What have you learnt in your short time working with Mainmark?

I never knew how much you could do with grout!  I’m also learning about how much can be achieved through team collaboration – we work on some difficult and complex projects and managing client expectations can be stressful but as a team we work together to find a solution. This is one of the reasons why Mainmark is such an awesome place to work.

What do you find rewarding about the work you do?

I like that we leave a building or house better than it was when we first arrived on site and the great feedback we receive from happy clients is always a bonus.

Would you like to see more women in the industry?

In short, yes.

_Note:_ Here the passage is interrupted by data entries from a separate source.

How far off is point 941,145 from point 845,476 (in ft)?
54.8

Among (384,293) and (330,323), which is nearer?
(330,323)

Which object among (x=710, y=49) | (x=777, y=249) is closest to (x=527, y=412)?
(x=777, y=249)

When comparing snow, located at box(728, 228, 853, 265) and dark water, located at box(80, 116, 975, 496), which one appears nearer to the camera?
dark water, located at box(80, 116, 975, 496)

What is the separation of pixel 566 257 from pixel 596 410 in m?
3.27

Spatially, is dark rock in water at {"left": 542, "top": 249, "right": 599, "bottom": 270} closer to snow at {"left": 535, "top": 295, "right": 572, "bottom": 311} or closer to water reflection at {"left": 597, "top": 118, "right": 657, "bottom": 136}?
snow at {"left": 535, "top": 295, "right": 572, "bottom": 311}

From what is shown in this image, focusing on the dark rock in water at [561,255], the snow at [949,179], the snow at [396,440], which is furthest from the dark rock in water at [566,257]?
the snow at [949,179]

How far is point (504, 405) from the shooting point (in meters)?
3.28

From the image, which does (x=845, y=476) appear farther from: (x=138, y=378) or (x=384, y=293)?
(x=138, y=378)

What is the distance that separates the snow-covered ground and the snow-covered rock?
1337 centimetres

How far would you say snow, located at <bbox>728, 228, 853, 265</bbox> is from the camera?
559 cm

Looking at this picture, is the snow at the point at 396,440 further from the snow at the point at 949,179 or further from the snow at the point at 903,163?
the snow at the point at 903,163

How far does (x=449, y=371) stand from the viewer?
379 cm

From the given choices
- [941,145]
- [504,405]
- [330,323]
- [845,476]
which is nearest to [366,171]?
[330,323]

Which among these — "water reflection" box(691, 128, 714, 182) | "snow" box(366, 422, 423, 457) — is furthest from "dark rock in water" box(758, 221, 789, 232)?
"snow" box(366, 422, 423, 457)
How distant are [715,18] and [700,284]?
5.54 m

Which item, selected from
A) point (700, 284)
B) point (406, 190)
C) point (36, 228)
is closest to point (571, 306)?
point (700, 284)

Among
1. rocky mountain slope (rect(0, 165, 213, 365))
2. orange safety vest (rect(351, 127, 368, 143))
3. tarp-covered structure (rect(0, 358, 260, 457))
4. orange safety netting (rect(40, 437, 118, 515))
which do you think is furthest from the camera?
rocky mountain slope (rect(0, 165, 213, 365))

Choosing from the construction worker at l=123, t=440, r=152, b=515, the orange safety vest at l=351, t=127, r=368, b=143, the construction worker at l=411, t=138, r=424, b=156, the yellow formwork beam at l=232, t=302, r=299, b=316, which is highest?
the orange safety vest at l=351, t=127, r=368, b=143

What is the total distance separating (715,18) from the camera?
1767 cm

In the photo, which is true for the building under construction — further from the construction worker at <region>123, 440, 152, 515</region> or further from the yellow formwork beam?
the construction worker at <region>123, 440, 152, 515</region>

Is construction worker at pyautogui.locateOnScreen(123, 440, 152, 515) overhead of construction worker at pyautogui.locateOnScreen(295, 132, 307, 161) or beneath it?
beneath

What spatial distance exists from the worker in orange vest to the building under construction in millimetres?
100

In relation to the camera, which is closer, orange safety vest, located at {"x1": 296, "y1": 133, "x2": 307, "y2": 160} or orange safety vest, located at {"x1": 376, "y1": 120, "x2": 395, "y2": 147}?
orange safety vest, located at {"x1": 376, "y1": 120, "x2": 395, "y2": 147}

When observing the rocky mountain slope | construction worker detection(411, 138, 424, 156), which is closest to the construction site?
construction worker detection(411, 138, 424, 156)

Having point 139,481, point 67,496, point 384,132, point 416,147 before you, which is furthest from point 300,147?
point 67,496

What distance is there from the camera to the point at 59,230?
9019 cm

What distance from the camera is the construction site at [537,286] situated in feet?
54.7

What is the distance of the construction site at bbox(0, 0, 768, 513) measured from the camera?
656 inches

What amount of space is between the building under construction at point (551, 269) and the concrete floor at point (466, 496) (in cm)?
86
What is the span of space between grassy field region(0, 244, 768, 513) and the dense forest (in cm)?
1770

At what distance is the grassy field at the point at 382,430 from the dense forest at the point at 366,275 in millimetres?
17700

Diversity brings a totally different dynamic to the industry compared to being in an environment of masculine energy all day.

What is the most memorable experience you’ve had professionally?

Probably winning Tradeswoman of the Year in 2018. It came at a really rough time in my career when I was dealing with some very challenging experiences, so it was nice to have my work recognised even if I wasn’t feeling like a success at the time.

Can you tell us something that not many people know about you?

I’ve been collecting cacti and succulents since I was in high school. I currently have two which are more than 15 years old, named Spike and Jim, along with about 30 others that do their best to survive without water during my trips away. I’m also a power lifter and have been known to put my workmates over my shoulder and squat with them!

By Pip Buunk

Pip Buunk was New Zealand’s only registered female driller, managing drill rigs for geotechnical site investigation, water bore, and geohazard stabilisation projects. She has 15 years experience in the drilling industry, and was named the National Association of Women in Construction (NAWIC) Tradeswoman of the Year in 2018.